The JSON API to find out version/targetPlatform combinations:
cat <<'EOF' | curl -sSL -H 'Accept: application/json;api-version=6.1-preview.1' -H 'Content-Type: application/json' https://marketplace.visualstudio.com/_apis/public/gallery/extensionquery -d @- | jq --raw-output '.results[0].extensions[0].versions[] | .version + " " + .targetPlatform'
{
"assetTypes": [],
"filters": [
{
"criteria": [
{
"filterType": 8,
"value": "Microsoft.VisualStudio.Code"
},
{
"filterType": 7,
"value": "redhat.vscode-yaml"
},
{
"filterType": 12,
"value": "4096"
}
],
"pageNumber": 1,
"pageSize": 2
}
],
"flags": 946
}
EOF
yields
1.11.10112022
1.10.20220805 alpine-x64
1.10.20220805 alpine-arm64
1.10.20220805 linux-armhf
1.10.20220805 win32-arm64
1.10.20220805 win32-ia32
@twz123 thanks for your help!
Correct me if I'm wrong. Are they using alpine
and linux
interchangeably?
I'd guess that alpine ships (probably statically linked) musl binaries, whereas Linux ships usual glibc binaries.
Any news on getting that extra query information working so the hashes can match?
Hello, I am facing this issue today, on rust-lang.rust-analyzer
as well. Other extensions have the proper hash.
Hmm, this works for me
nix-repl> :lf github:nix-community/nix-vscode-extensions/d5a069fccf424791a45722805f5d99cbbe1ae264
Added 15 variables.
nix-repl> :b extensions.x86_64-linux.vscode-marketplace.rust-lang.rust-analyzer
This derivation produced the following outputs:
out -> /nix/store/63ihxcwcaj7s4wra8z27wwai55r5cgd8-vscode-extension-rust-lang-rust-analyzer-0.4.1505
@deemp Because it's random.
Indeed, I’m now able to build rust-lang.rust-analyzer
without updating nix-vscode-extensions
. This is annoying that the VSCode Marketplaces has a non-deterministic API. Has it been reported upstream?

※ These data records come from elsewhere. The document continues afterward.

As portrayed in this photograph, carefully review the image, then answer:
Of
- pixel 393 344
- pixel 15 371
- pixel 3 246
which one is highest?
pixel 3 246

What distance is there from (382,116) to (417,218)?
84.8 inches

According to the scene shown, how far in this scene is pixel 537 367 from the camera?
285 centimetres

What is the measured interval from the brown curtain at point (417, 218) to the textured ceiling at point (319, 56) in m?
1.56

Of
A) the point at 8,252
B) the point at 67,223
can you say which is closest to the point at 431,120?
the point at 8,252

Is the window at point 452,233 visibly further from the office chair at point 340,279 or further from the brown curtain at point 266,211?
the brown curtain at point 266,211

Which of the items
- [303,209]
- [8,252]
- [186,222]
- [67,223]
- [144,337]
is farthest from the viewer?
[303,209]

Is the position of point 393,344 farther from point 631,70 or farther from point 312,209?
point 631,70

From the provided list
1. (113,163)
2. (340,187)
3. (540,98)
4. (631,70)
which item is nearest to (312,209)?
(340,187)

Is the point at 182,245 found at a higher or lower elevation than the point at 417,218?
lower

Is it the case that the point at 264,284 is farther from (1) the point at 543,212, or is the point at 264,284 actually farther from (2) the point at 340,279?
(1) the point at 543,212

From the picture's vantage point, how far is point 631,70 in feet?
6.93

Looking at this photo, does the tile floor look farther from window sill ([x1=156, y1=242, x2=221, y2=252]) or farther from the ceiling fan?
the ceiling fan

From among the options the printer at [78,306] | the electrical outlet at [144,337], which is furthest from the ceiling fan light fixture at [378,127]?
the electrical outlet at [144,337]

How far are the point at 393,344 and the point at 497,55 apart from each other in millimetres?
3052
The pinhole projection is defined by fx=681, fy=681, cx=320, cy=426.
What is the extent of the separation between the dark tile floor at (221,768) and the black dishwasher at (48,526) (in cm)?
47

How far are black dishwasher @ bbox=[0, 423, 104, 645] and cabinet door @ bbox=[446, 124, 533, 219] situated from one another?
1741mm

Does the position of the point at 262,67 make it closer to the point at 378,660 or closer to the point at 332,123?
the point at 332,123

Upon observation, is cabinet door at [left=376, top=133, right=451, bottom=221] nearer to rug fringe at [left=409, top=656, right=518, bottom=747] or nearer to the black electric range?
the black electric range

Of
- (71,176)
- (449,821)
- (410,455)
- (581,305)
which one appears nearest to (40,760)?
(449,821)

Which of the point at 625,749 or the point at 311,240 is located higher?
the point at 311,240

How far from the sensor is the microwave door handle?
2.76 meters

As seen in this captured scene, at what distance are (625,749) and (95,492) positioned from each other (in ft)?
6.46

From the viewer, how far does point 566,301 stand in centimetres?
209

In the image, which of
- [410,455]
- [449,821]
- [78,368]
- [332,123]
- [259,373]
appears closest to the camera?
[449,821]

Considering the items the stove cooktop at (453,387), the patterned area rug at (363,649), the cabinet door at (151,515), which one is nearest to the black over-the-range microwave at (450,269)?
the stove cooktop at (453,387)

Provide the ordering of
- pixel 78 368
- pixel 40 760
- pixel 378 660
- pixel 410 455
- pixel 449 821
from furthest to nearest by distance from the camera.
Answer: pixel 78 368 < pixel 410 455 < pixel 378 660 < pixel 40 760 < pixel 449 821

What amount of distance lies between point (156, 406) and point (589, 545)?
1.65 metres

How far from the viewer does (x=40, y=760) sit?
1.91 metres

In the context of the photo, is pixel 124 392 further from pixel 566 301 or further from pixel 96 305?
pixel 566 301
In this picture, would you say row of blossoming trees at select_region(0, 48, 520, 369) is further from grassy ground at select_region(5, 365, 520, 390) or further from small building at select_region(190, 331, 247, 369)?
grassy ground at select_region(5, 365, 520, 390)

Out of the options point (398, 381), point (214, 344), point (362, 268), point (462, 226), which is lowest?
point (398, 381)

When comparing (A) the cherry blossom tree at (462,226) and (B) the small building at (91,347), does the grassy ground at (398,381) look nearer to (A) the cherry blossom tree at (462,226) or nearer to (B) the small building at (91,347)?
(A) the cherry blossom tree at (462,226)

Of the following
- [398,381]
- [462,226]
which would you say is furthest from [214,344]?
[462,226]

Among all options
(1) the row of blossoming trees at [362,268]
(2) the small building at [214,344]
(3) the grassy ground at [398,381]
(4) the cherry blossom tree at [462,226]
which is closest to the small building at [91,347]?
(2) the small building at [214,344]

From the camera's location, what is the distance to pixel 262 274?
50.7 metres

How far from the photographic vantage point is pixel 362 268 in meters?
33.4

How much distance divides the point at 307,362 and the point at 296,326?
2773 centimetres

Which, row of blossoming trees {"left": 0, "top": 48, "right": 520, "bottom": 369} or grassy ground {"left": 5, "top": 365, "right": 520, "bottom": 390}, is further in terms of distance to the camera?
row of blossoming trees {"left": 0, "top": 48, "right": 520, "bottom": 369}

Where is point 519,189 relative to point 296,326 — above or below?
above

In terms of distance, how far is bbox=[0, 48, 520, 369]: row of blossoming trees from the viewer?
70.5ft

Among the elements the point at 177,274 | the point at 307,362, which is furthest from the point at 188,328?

I suggest we continue this discussion in https://github.com/nix-community/nix-vscode-extensions/issues/20
Not sure why, but
rust-lang.rust-analyzer
fails with a bad hash.I would like to know why the hash is wrong in this repository, I don't know how the automation/crawler works, but is it even possible for the hash to change on the VSCode Marketplace?